Thoughtless comments from supposedly thoughtful people…
From “Brainy Young Things” in a New York Magazine (issue dated April 10) about “serious magazines:”
Franklin Foer, new editor of The New Republic:
“The thing that sort of unites us is that we’re all trying to preserve a style of journalism that flies in the face of the onslaught of the blogosphere,” he says. “You get the sense that if you grow up editing blogs, you have a different cognitive framework.”

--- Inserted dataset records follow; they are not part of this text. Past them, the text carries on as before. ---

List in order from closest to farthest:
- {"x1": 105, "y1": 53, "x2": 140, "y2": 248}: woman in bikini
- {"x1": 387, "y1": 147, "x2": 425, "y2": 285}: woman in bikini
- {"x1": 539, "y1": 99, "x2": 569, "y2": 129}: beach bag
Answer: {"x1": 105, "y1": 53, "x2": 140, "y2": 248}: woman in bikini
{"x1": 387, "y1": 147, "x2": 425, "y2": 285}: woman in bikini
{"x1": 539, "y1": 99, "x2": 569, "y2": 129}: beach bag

“Different cognitive framework?” I think he means they’re smarter than us.
Here’s another excerpt:
“We’re all sort of the anti-blogs,” says Roger Hodge, the new editor of Harper’s. “And I think we will eventually triumph over the blogs!”
Triumph?
It’s stupid to even act as though these two media are that closely related. Most importantly, I’d be willing to bet that blogs increase the readership of these “serious magazines.” Those who like to read seriously – which, Mr. High-faluttin Editor Man, is not mutually exclusive of blogging – write about what we’ve read. We discuss articles, complain about them, praise them, quote them.
Perhaps you guys are too busy being “serious” to understand what the business people call “viral marketing.” It means, in short, spreading the word to people with similar interests – like a virus (ding!).

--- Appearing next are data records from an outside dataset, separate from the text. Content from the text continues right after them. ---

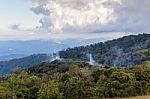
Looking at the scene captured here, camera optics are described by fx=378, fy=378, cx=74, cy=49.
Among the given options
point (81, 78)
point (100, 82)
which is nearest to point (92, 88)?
point (100, 82)

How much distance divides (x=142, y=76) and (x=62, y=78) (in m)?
10.1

Examples: At least 20 people downloaded Brian Phillips’ 27-page (really fabulous) Hudson Review essay linked from this site in the last two weeks. One or two people per day is not a big number, but I imagine for a magazine with a circulation of only 3500, every reader counts (I also posted that article at 400 Windmills, so the number could be larger, but I don’t have data on that site). About the same number visited Soledad Fox’s essay at the New England Review (circulation around 3,000) from here.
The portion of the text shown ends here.